Try this: Make your own breakfast sandwich with a whole-grain English muffin and your choice of toppings such as cheese, egg white, spinach, tomato, and avocado. Compared to a breakfast sandwich on bagel, it will have half the carbs.

Pancakes, pizza

Rice


Fried rice, steamed rice, risotto, jambalaya, and rice in burritos and casseroles are all delicious, popular, and not always very healthy. 

It can be easy to make rice healthier. While white rice consumption is linked to higher diabetes risk, choosing brown rice instead is linked to lower risk. Brown rice is just as easy to prepare, and it is available in regular supermarkets and many restaurants, or you can use other whole grains such as quinoa, barley, and bulgur. Another option is to swap riced cauliflower by pulsing cauliflower in a food processor before swapping it for rice in a recipe.

Try this: Make cheesy broccoli rice casserole by substituting riced cauliflower for regular rice. Other ingredients can include low-fat cottage cheese, low-fat cheddar cheese, onions, broccoli, eggs, garlic powder, paprika, and pepper.

Pasta


One of the biggest problems with pasta is how easy it is to eat way too much.
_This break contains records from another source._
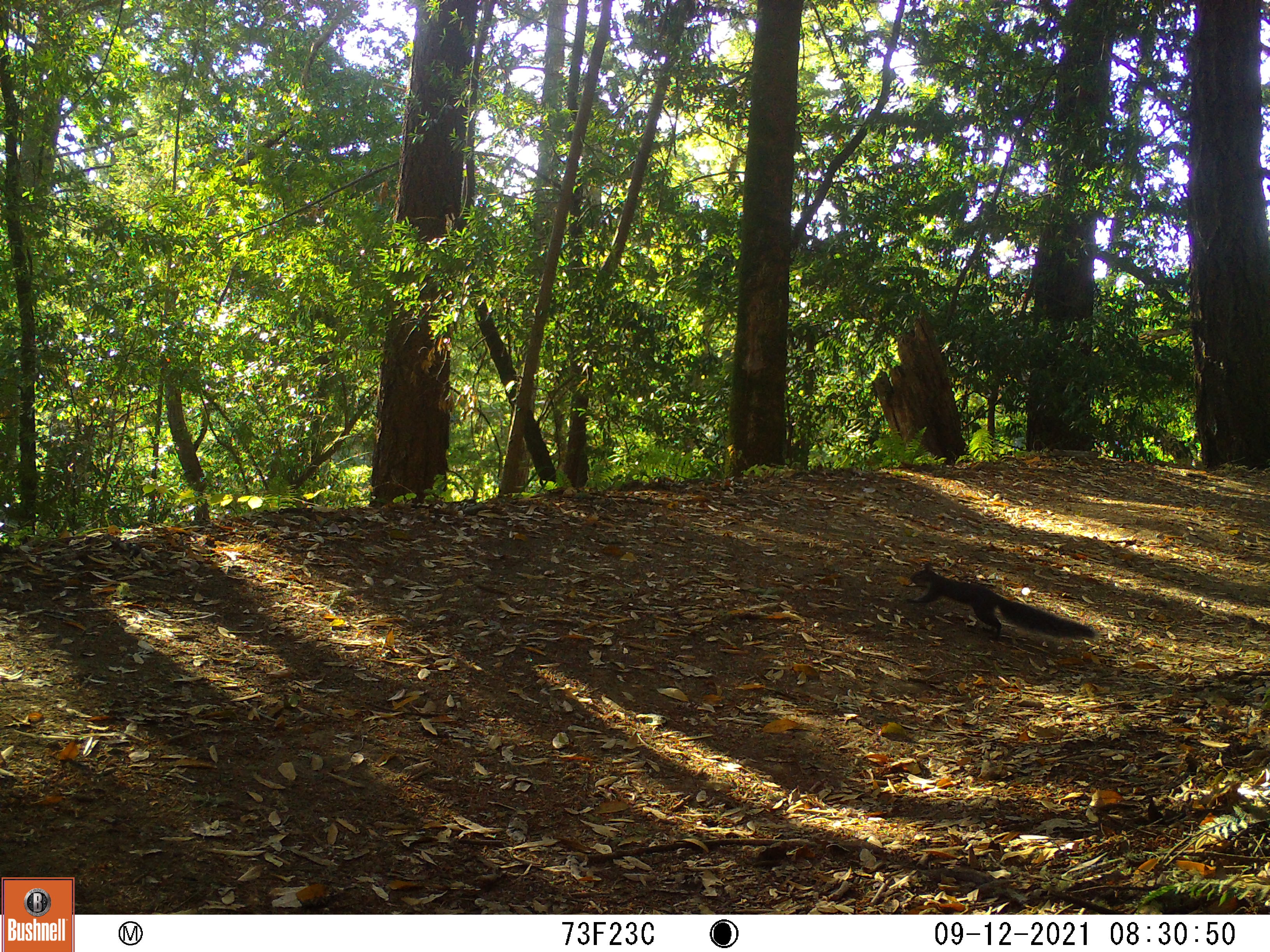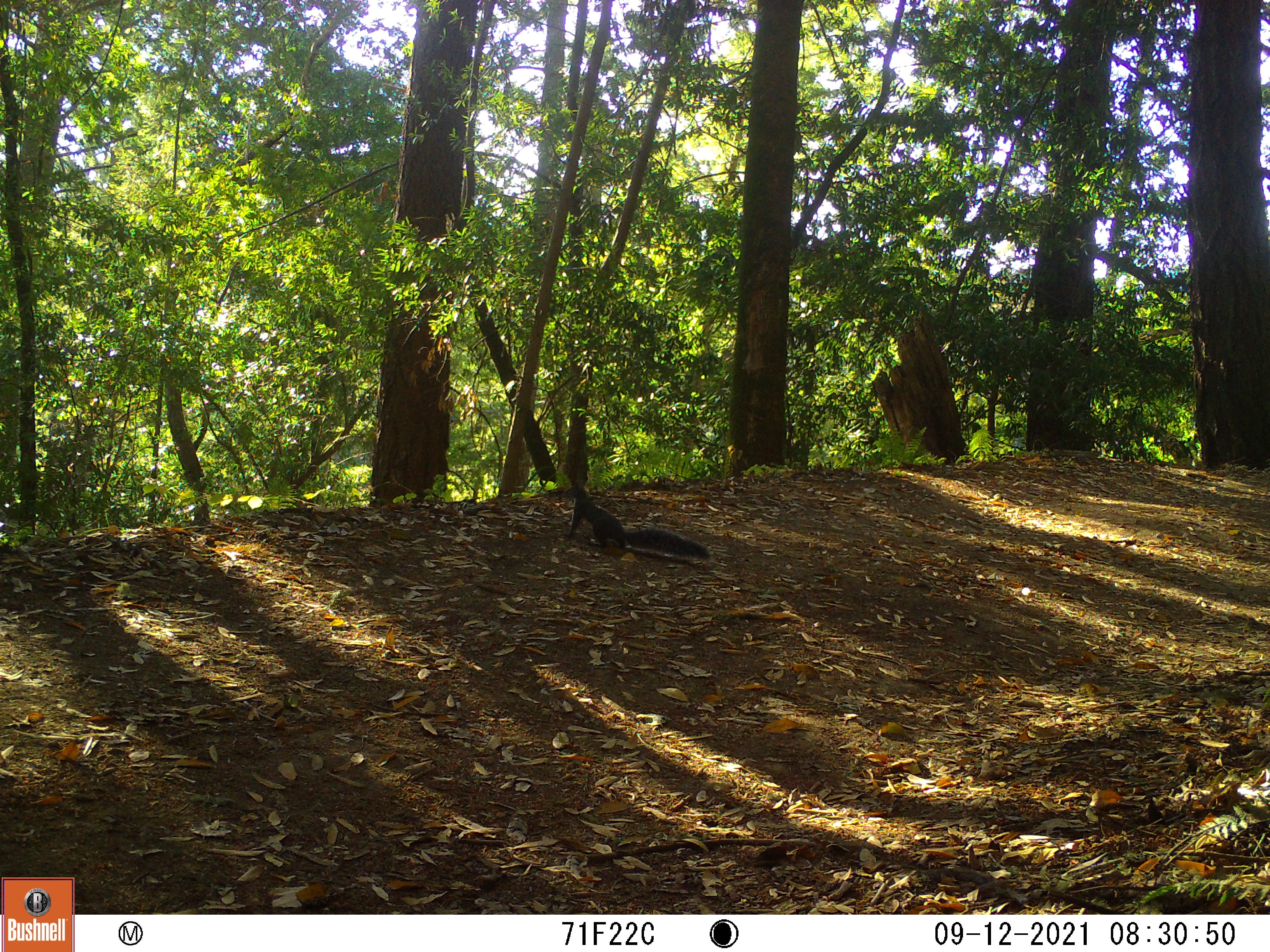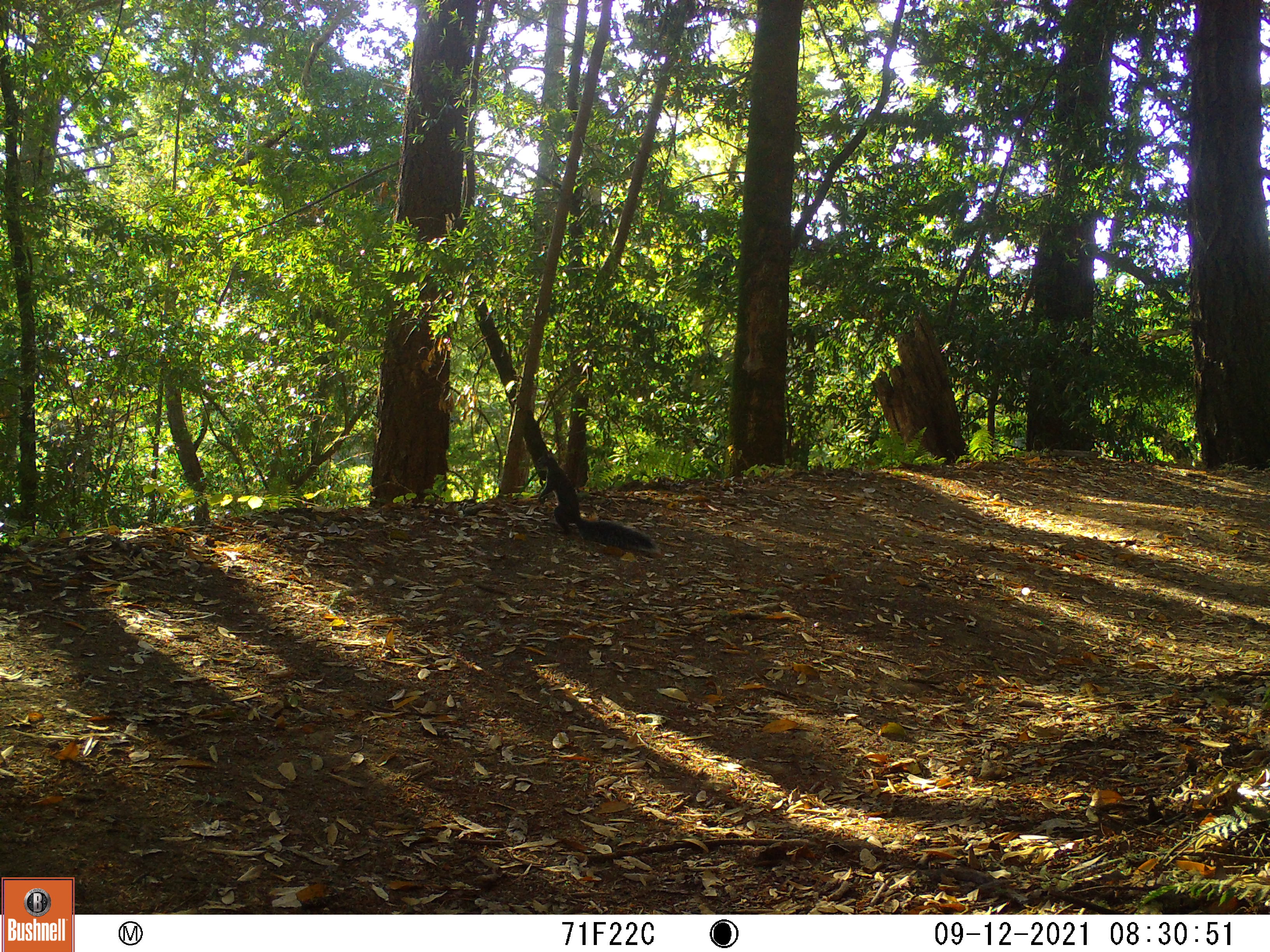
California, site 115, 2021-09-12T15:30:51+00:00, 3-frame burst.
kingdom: Animalia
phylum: Chordata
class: Mammalia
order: Rodentia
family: Sciuridae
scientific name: Sciuridae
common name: squirrel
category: unknown squirrel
Unknown squirrel (squirrel) (Sciuridae).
A reasonable portion for a meal is a half-cup to a cup of pasta, but a bowl or plateful can have four or more times that amount.

Along with switching to whole-grain pasta or bean-based gluten-free varieties, you can cut back on refined carbs by serving less pasta and more vegetables. That can include adding vegetables to pasta sauce or serving a side salad on half of your plate to make less room for pasta. Strands of cooked spaghetti squash and spiralized zucchini make great, low-carb alternatives to pasta.

Try this: Make penne pasta casserole with whole-grain penne for half the pasta, cooked cauliflower for the other half, and tomato sauce with your choice of vegetables such as sliced mushrooms, broccoli florets, and sliced carrots. Top with mozzarella or parmesan cheese.

Cereal and More


Yes, there are all kinds of starchy carbs to love, and they can be made healthier! Just watch portion sizes (hint: eat pretzels from a small cup, not from the bag), choose whole grain versions (thankfully, that’s pretty easy when it comes to cereal – just check the box), and watch out for added sugars (sorry, that single packet of Maple Brown Sugar Instant Oatmeal has over half a day’s worth of sugar).